Algo de esa exclusión simbólica puede ocurrir en el hospital contemporáneo, instituciones diseñadas para curar y salvar, pero que a menudo parecen inhóspitas para los mayores, como si ellos pertenecieran a otra orilla. El hospital, con su ritmo frenético y su atmósfera tecnológica, tiende a centrar la mirada en la enfermedad y a olvidar que detrás hay una persona que necesita sentirse acompañada y segura. Y entonces, como en los versos de Yeats, el viejo no encuentra su lugar, está dentro, pero es como si estuviera excluido. En esa exaltación de la eficiencia se descuidan dimensiones básicas de la vida mayor, el descanso nocturno, la intimidad, el acompañamiento, el acceso sencillo al baño, la posibilidad de caminar un poco cada día, la escucha paciente de una voz amiga... Para un mayor, las noches interminables de luces encendidas, las extracciones a deshora, la inmovilidad prolongada o la ausencia de estímulos pueden resultar tan dañinas como la propia dolencia... Frente a esa paradoja, la respuesta no siempre pasa por grandes reformas o inversiones millonarias para mitigar esta realidad. Pequeños gestos cotidianos marcan enormes diferencias: ajustar la iluminación nocturna, retrasar las extracciones de sangre a horas más razonables, favorecer el descanso, promover la movilidad diaria, acompañar con una conversación o simplemente asegurar que el anciano tenga sus gafas y audífonos a mano. Son intervenciones mínimas que mejoran el bienestar, previenen complicaciones, acortan estancias y, sobre todo, humanizan la experiencia hospitalaria, recordándole que no es un cuerpo enfermo en un engranaje técnico, sino una persona completa con su historia, fragilidad y memoria. Además, este tipo de intervenciones no solo mejoran la calidad de vida del paciente, sino que resultan coste-efectivas para el sistema sanitario, menos complicaciones, menos reingresos, menos días de hospitalización.

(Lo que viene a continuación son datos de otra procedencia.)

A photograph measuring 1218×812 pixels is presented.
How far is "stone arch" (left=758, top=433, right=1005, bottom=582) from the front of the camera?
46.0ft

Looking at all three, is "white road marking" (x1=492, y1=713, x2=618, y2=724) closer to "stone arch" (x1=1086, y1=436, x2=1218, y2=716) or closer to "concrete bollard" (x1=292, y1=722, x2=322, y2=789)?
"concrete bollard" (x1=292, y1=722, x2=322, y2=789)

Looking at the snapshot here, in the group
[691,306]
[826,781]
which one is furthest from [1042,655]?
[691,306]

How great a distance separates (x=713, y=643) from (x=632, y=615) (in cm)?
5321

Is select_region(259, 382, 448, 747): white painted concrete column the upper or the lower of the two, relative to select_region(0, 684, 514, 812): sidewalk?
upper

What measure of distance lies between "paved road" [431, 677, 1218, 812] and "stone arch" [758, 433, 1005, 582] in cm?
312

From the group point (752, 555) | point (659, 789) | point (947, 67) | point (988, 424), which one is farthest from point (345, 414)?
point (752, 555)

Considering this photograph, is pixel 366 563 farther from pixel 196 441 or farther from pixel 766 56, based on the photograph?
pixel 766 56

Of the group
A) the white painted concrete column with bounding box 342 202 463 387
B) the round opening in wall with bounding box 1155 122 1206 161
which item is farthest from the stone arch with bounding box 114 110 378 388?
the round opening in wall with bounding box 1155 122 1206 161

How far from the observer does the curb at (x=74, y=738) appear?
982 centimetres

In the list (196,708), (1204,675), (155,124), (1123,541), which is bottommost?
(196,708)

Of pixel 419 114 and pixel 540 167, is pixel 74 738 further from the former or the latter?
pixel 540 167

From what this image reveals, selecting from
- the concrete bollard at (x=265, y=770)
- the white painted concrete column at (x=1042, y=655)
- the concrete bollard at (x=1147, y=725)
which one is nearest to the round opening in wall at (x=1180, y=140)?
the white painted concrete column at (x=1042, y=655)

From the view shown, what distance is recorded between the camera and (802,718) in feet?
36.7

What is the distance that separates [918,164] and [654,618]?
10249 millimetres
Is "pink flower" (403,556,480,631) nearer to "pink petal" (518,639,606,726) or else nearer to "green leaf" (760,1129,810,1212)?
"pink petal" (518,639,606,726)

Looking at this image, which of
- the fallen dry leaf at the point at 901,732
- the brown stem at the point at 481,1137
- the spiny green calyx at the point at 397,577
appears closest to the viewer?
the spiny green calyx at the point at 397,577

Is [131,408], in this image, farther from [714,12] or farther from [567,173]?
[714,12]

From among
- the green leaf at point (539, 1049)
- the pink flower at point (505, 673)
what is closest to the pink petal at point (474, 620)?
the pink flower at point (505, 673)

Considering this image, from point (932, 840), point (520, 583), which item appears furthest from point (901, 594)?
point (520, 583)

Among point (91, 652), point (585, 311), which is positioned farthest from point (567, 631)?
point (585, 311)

El hospital, con su ritmo frenético y su atmósfera tecnológica, tiende a centrar la mirada en la enfermedad y a olvidar que detrás hay una persona que necesita sentirse acompañada y segura
Esa hospitalidad hacia el anciano invita a ampliar la propia idea que significa el hospital. No basta con ser un centro tecnológico de alto nivel, un lugar de investigación y docencia. Ha de ser también un espacio habitable, cercano, donde lo cotidiano —comer, dormir, hablar, moverse— no se convierta en obstáculo añadido. Porque la enfermedad ya impone suficiente peso como para que la dureza del entorno lo multiplique. La referencia a 'No es país para viejos' ilumina así sobre el papel de quienes, al envejecer, han acumulado experiencia, tiempo y memoria colectiva. Adaptar los hospitales a una sociedad que envejece, con una cultura donde lo técnico y lo humano se refuercen mutuamente. Porque en ellos late algo más que ciencia, late la vida misma, con su fragilidad y su esperanza. Ahí, donde se mide la humanidad compartida, en la capacidad de que un anciano, en la vulnerabilidad de la enfermedad, pueda sentirse cuidado.